The Supreme Court ruled on Tuesday that several buildings in the eastern part of Beit El, located in Samaria's Binyamin region, are to be demolished by July 30, thereby rejecting the petition of the company that constructed the buildings.
With the support of the state, the company had requested the cancellation of a previous ruling against the buildings, and asked to allow the construction process to be allowed to advance as planned.
In making the ruling, Supreme Court President Judge Miriam Naor wrote, "after examining the writings and hearing the verbal claims, we reason that the claims of the petitioner do not justify a deviation from the concluding principle of the debate."
Back in the original petition, Naor had in fact asked to give an extension to advance the planning processes and opposed the majority ruling calling to destroy the buildings.
Naor noted that in the ruling Tuesday that construction planning had advanced but had not yet reached completion, which evidently was a key sticking point.
"In the debate the state noted that all of the orders (on the issue) need to be discussed before the supreme council an additional time in the presence of the sides, and afterwards will be brought to the defense minister."

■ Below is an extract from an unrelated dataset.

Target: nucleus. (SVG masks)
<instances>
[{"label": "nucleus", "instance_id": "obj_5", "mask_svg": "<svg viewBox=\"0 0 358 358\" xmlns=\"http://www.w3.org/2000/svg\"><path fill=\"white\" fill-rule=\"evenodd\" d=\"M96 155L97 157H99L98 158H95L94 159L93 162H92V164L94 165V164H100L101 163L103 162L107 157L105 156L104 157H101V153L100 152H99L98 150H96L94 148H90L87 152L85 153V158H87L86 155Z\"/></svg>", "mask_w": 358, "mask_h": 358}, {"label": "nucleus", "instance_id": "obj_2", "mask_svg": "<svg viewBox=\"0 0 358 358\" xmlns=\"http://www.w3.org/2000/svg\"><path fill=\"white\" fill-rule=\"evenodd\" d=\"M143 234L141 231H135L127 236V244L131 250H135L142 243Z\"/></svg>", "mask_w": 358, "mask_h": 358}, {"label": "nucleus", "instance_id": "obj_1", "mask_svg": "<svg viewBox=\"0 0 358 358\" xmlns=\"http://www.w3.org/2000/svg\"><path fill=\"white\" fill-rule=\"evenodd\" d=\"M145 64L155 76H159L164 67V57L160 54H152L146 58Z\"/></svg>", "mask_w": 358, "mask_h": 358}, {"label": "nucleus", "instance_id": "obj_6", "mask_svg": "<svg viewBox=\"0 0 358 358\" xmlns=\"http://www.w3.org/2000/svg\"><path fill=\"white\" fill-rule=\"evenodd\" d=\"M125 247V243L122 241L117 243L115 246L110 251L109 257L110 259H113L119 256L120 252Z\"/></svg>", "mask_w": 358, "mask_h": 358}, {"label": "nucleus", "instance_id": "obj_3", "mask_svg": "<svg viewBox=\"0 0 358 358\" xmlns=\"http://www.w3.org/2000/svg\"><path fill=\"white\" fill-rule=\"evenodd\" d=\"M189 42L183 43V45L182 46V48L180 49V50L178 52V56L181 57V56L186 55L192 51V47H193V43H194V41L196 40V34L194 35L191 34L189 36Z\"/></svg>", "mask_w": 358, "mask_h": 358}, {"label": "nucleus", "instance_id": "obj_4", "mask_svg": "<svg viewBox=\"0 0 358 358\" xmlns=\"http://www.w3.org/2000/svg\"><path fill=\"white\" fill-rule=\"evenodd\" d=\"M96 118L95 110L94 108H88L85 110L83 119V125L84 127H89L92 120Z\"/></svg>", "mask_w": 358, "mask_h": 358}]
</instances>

"The state said there is no obstacle for the debate before the supreme council to take place this coming July and that the planning will be completed within a 'short' time frame. However, it had difficulty giving a response to the question of what the expected date for completion of the planning process will be," added Naor.
Deputy President Judge Elyakim Rubinstein said that "at the end of the day, one who builds on private land builds at his own risk and takes on the risk, something which is preventable in advance and very unfortunate."
"It's a shame for the (need for) litigation, for the political tone encapsulated in the issue due to the circumstances we live in, and for the result that could have been prevented," he added.
It has been argued that in many cases the Supreme Court rules in favor of supposed private Arab landowners who claim ownership to land being built on by Jews without presenting any proof of ownership. Likewise there is criticism of the paradigm by which all non-state land in Judea and Samaria is automatically considered to be Arab-owned private land, even without any proof of ownership.